Comme tous les matins depuis les sept ans à vivre dans cette maison, j'attends le bus qui doit me conduire au lycée. Je mets la main devant ma bouche quand je le vois déchirer la brume qui s'est levée afin de ne pas respirer les exhalations infâmes du véhicule, mêlant pétrole brûlé, odeur d'ordures, air de maladies partagées par la masse ainsi que misère et perversion. Toujours une partie de plaisir. Je m'installe au fond du bus, pose mon sac sur le siège à côté de moi et me tourne vers la fenêtre, en position renfermée signifiant : " Passez votre chemin et SURTOUT ne m'adressez pas la parole, vous risqueriez de le regretter. Oh, et au passage, le siège à côté n'est pas libre et si vous pouviez éviter d'occuper celui qui me précède, ça serait génial."

Tandis que mes yeux se perdent dans le défilé de gris nuançant le tableau de la ville, je me surprends à repenser à mon rêve. Il s'est arrêté tellement brusquement que je me suis réveille en sursaut dans mon lit, moite de sueur et haletante. Ce n'était pourtant pas un cauchemar ; la vision de ma grand-mère, quelles que soient les circonstances, ne pourra jamais être désagréable (sauf si on la torture dans celle-ci, j'entends). N'empêche, je dois être en sérieux manque pour que mon esprit se fasse de tels scénarios. Enfin, en toute psychologue amatrice que je m'improvise, je pense que je n'accepte pas que Mamila soit partie comme ça, sans prévenir et que je préférerais que quelqu'un l'aie arrachée à moi. J'ai besoin d'un bouc émissaire, en quelque sorte. Il faut que je me contraigne à éclaircir mes pensées afin de ne pas sombrer dans la folie...

Cela semble mal parti quand un vieil homme s'assied sur le siège devant le mien. Quoi, j'ai l'air si sympathique que ça?
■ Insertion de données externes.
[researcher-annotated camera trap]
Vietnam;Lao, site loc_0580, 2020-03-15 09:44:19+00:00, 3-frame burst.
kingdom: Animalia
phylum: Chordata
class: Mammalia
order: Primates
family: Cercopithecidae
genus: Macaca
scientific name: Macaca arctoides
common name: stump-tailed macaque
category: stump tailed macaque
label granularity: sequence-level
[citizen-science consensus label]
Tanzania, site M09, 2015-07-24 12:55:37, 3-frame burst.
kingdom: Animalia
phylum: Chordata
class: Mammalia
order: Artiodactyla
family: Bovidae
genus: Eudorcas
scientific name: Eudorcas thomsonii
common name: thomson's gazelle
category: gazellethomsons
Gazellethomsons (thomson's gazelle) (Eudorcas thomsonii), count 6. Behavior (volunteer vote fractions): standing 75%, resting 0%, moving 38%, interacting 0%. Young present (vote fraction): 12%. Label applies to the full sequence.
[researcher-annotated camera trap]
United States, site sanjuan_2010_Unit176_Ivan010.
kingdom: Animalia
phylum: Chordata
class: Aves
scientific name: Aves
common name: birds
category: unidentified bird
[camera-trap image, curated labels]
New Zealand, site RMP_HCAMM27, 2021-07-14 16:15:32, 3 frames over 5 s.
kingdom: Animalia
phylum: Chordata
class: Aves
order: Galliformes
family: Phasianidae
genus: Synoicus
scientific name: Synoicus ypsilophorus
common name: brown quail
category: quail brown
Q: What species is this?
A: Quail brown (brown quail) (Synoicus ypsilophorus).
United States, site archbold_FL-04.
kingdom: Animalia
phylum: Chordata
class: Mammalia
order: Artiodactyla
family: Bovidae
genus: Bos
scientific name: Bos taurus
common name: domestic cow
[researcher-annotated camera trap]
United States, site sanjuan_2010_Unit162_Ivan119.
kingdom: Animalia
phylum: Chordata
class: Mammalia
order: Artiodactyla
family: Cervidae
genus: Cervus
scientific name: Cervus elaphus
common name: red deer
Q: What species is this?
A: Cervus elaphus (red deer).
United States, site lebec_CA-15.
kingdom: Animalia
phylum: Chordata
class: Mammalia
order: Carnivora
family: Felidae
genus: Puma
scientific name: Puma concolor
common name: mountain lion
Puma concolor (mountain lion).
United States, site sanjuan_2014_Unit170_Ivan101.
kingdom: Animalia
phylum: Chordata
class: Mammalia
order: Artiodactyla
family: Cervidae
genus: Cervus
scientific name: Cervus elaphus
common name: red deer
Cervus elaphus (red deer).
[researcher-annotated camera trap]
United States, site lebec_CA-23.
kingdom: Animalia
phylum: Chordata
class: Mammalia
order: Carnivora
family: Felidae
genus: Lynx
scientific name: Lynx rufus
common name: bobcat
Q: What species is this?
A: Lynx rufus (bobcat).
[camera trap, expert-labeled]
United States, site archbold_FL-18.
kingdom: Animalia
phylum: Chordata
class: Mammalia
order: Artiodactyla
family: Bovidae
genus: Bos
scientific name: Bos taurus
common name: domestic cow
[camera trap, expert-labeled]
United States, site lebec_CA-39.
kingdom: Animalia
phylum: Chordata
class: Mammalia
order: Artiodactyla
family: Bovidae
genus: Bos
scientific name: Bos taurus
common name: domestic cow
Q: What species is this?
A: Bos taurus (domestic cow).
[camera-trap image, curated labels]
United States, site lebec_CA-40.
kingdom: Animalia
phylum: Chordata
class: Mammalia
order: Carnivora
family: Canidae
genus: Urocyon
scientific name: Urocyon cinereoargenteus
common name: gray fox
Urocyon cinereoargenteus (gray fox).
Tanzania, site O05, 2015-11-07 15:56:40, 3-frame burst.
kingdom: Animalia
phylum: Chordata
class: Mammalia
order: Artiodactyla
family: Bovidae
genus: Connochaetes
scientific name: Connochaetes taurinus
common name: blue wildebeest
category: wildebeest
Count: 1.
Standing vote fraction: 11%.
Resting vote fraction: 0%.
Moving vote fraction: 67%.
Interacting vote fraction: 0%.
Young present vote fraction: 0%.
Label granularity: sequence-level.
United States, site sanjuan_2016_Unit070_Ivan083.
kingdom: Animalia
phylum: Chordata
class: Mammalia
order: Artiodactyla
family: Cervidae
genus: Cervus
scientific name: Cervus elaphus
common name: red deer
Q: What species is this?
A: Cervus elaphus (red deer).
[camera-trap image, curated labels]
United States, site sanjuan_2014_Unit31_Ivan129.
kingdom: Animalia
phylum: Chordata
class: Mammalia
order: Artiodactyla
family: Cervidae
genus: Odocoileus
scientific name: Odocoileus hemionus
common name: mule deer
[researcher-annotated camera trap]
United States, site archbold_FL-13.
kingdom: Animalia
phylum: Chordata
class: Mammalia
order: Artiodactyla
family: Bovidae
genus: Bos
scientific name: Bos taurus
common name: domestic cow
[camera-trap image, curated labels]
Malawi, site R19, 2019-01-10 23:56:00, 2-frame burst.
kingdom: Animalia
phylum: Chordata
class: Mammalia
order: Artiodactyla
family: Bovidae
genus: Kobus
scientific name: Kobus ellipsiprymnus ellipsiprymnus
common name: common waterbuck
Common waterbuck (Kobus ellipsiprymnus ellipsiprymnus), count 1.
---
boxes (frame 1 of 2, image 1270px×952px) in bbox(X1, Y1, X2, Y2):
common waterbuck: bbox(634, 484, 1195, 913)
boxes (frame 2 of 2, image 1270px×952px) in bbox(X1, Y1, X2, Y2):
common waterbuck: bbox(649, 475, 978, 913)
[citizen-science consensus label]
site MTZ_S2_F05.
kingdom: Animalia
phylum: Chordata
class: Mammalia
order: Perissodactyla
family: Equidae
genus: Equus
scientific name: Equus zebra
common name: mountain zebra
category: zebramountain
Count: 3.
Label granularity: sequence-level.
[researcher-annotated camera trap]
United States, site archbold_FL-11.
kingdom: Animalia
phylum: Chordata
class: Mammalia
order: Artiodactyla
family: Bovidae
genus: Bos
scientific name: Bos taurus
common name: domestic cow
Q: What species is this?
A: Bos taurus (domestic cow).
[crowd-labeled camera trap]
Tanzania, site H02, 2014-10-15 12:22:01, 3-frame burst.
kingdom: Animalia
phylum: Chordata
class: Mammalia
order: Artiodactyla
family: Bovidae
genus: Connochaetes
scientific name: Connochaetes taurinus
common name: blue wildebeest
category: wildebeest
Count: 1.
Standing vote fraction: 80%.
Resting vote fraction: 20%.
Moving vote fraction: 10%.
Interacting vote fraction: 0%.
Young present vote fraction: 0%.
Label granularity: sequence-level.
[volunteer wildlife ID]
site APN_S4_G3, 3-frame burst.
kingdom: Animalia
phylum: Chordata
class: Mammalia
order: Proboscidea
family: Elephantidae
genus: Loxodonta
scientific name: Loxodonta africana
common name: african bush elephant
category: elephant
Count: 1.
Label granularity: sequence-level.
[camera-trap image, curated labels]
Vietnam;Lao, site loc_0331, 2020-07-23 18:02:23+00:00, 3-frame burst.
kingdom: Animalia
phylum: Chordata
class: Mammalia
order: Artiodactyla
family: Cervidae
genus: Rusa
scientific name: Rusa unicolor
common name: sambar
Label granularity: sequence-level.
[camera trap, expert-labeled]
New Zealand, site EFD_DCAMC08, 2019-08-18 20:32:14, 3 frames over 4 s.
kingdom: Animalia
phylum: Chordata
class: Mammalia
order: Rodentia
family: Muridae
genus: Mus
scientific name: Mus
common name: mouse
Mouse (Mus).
Encore pire, il s'adresse à moi avec une phrase des plus énigmatiques : "Ouvre-toi, laisse-les entrer et tu comprendras". Heu, m'ouvrir à quoi exactement? Je l'ai bien entendu, mais je l'ignore et continue de fixer les petits grains de poussière déposés sur la vitre. En s'assemblant, ils prennent parfois de drôles de formes. Je crois cerner un smiley qui sourit, une tête de chat, une théière et... un cheval? Les contours de cette tâche sont tellement précis qu'on dirait un dessin placé là à l'attention des passagers qui pourraient admirer la beauté de cette oeuvre. " Ce n'est pas à l'intention des passagers, mais à la tienne... " Mais c'est qu'il continue en plus celui-là ! J'ouvre la bouche dans le but de lui exposer vertement ma façon de penser, mais le bus s'arrête et, comprenant un peu tard que c'est là que je dois descendre, j'attrape mon sac et me précipite entre les portes qui se referment déjà. Ouf, une seconde de plus et j'étais bonne pour la prochaine station. Et pour un petit passage chez le CPE, afin d'expliquer mon onzième retard de l'année. 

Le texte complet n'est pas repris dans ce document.